[Date Prev][Date Next][Thread Prev][Thread Next][Date Index][Thread Index]

Re: [HTCondor-users] condor_defrag only some machines?



On Thu, Jan 12, 2017 at 3:16 PM, Michael Pelletier
<Michael.V.Pelletier@xxxxxxxxxxxx> wrote:
> The ExpectedMachineGracefulDrainingBadput is an estimate of how much work will be lost when the jobs running on that machine are evicted. When a machine is drained, the jobs are instructed to gracefully evict, which means they are sent a TERM signal (by default) and allowed up to the MaxJobRetirementTime (default of zero) to shut down before being kill -9'd.
>
> A machine with 10 jobs which have accumulated 30 minutes each, if evicted, will have a minimum of 300 minutes of badput, while a machine with 1 job with 60 minutes of runtime will have 60 minutes of badput if evicted, so it will be chosen for draining ahead of the first machine.

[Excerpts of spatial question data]
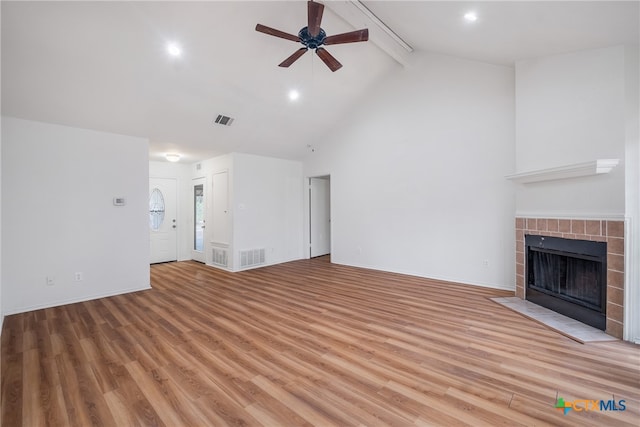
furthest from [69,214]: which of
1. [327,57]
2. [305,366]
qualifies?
[327,57]

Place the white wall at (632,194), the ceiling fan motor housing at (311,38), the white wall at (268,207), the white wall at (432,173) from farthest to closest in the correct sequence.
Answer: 1. the white wall at (268,207)
2. the white wall at (432,173)
3. the ceiling fan motor housing at (311,38)
4. the white wall at (632,194)

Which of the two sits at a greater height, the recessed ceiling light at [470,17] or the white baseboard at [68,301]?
the recessed ceiling light at [470,17]

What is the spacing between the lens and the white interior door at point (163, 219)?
6.88m

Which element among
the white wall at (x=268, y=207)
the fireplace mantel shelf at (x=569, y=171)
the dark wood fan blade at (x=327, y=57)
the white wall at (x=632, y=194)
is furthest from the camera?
the white wall at (x=268, y=207)

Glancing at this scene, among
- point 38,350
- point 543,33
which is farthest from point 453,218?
point 38,350

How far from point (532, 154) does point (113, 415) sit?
4932 mm

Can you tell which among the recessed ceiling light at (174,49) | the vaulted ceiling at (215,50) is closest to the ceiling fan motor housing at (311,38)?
the vaulted ceiling at (215,50)

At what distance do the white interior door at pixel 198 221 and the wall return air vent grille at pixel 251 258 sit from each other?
1.60 m

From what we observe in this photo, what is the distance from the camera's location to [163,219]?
7.05 meters

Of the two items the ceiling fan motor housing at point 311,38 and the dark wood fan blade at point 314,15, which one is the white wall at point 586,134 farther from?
the dark wood fan blade at point 314,15

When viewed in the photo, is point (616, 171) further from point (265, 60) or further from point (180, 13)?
point (180, 13)

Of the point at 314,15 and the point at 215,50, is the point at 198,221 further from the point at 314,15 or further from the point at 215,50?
the point at 314,15

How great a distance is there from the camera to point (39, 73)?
3242 mm

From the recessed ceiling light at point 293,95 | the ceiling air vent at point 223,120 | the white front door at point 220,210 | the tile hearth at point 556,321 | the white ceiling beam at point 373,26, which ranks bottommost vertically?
the tile hearth at point 556,321
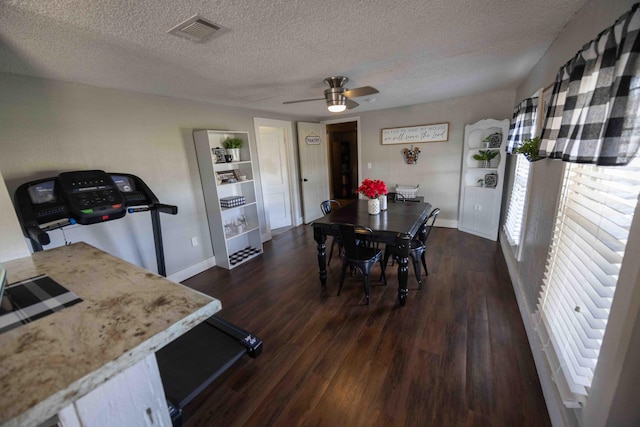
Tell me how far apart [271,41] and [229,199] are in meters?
2.18

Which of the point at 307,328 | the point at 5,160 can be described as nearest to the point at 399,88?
the point at 307,328

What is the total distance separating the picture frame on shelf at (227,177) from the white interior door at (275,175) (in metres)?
0.74

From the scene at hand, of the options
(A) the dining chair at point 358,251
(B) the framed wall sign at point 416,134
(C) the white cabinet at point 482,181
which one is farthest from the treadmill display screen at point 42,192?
(C) the white cabinet at point 482,181

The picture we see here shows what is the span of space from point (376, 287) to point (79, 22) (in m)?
2.89

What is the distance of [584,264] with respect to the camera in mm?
1211

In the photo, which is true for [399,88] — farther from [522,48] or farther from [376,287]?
[376,287]

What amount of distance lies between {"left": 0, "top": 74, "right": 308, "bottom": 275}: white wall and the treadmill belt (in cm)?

Objectives |
A. Duplicate the part of the condor_defrag post starting at "Re: [HTCondor-users] condor_defrag" and ending at "the first machine.".
B. According to the condor_defrag post, what signal are jobs sent by default when a machine is drained?

Solutions per task |
A.
Re: [HTCondor-users] condor_defrag only some machines?



On Thu, Jan 12, 2017 at 3:16 PM, Michael Pelletier
<Michael.V.Pelletier@xxxxxxxxxxxx> wrote:
> The ExpectedMachineGracefulDrainingBadput is an estimate of how much work will be lost when the jobs running on that machine are evicted. When a machine is drained, the jobs are instructed to gracefully evict, which means they are sent a TERM signal (by default) and allowed up to the MaxJobRetirementTime (default of zero) to shut down before being kill -9'd.
>
> A machine with 10 jobs which have accumulated 30 minutes each, if evicted, will have a minimum of 300 minutes of badput, while a machine with 1 job with 60 minutes of runtime will have 60 minutes of badput if evicted, so it will be chosen for draining ahead of the first machine.

B. A TERM signal.